Cavanagh called it a “cautious first step” that includes several safeguards for customers including the weather clause, regular evaluations and a 5 percent cap on upward adjustments. (There would be no limit on downward adjustments.)

Other utilities’ experiences

One misconception about decoupling, Cavanagh and Hansen note, is the belief that it dampens customers’ incentives to conserve on their own. Customers are still billed based on how much they use, and the annual adjustments are very small across the entire system.

One recent study of 1,269 decoupling adjustments since 2005 found that 64 percent of adjustments were within 2 percent of the retail rate, and 80 percent of adjustments were within 3 percent of the retail rate.

“Anyone who is serious about conserving can always beat the decoupling adjustment,” Cavanagh said.
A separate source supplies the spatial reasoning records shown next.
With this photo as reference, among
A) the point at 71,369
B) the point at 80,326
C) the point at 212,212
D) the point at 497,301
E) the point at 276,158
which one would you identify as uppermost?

And the adjustments have gone both ways. The same report found that among both gas and electric utilities, 64 percent of the adjustments led to surcharges and 37 percent led to customer refunds.

Three other Midwest electric utilities have implemented decoupling mechanisms: Wisconsin Public Service and, in Ohio, Duke Energy and American Electric Power.

In Minnesota, where the legislature authorized decoupling in 2007, pilot programs are in place at two natural gas utilities, CenterPoint Energy and Minnesota Energy Resources.

Grant, of the Minnesota Division of Energy Resources, said the expected outcome is that utility management will no longer be guided by the need to continually increase sales.

“We’re really seeing that in the experiments we’ve had here. The utilities in question…have really stepped up with their efficiency efforts and are demonstrating that decoupling makes it easier for them to meet some of the social obligations that we’ve asked them to,” said Grant, speaking at a policy forum last week about the future of the utility business model.

Another speaker at that event also connected that conversation with the decoupling proposal made this week by Xcel Energy.

“They’re shifting off the old traditional business model. This is part of a response to the dynamic that people have been talking about, about the pressures on the old model and the need for a new one,” said Mike Bull, policy and communications director for the nonprofit Center for Energy and Environment. He is also a former state energy office official and Xcel policy manager.

“This is evidence of transition, but we don’t know exactly what we’re transitioning to yet. They should be given credit for responding to these pressures and working toward this new model.”

***

Editor's note: This article is reposted in its original form from Midwest Energy News. Author credit goes to Dan Haugen.

The NRDC and Center for Energy and Environment are members of RE-AMP, which also publishes Midwest Energy News.